Школа гейш - Алина Лис
Шрифт:
Интервал:
Закладка:
Старик одобрительно улыбнулся.
– Упрямец ты, – с тайной гордостью сказал он. – Если вбил себе что-то в голову, никакой силой это не выбьешь. Прямо как я в молодости.
– Отец, послушайте! Я встретил девушку… в Оясиме.
– В твои годы я постоянно встречал девушек.
– Я хочу жениться на ней.
Сказав это, Джин прямо посмотрел в изможденное лицо императора, внутренне готовясь к буре.
И буря грянула.
– Жени-и-иться? – В черных, лишенных магического пламени глазах вспыхнула ослепительная ярость. – Что ты несешь, сын?! Ты должен жениться на Тэруко Ясуката. Зачать ребенка, снять проклятие и стать императором Оясимы.
– Я двадцать пять лет прожил без магии. Думаю, и дальше без нее обойдусь.
Произносить это было нелегко. Но он все обдумал и решил еще в заброшенном храме – в ту ночь, когда поддался зову плоти и перешел черту.
Отказываться от предрешенного будущего было тяжело. Не от власти, нет. Владычество над немирным северо-восточным соседом было мечтой отца, не Джина.
Но отказаться от возможности стать полноценным? Взывать к силе, не страшась утратить себя. Не сдерживать своего демона каждый час, каждую минуту. Стать равным среди всегда презиравших его высокорожденных. Или даже больше, чем равным, Джин знал: сила его такова, что мало кто из самураев осмелится бросить ему вызов.
Но не в магии счастье. Сотни тысяч людей прекрасно живут без нее.

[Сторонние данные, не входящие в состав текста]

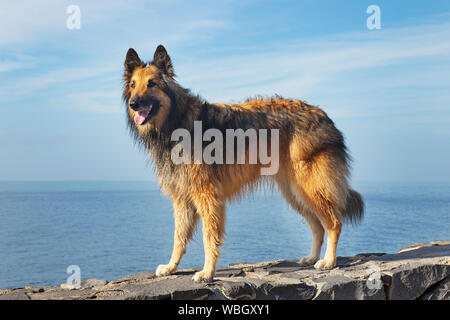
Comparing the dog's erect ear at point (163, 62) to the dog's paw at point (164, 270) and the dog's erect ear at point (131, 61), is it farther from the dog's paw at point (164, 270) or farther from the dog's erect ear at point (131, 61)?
the dog's paw at point (164, 270)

В ту ночь, когда Мия спала рядом, доверчиво положив голову ему на плечо, Джин понял, что любит ее. Что хочет быть с ней. Засыпать и просыпаться вот так, сжимая ее в объятиях. Смотреть, как девушка медленно расцветает, превращаясь в женщину. Увидеть их общих детей и дать им имена. Состариться вместе.
Отец не зря назвал его упрямцем. Он хорошо знал своего внешне послушного отпрыска. И то особое, мягкое, но несгибаемое упорство, с которым Джин умел добиваться своего. Не настаивая прямо, не требуя, очень часто даже не ссорясь. Там, где император шел напролом, оставляя после себя руины и пепелища, его сын умудрялся добиться куда большего, не создавая лишних врагов и не раня чужой гордости.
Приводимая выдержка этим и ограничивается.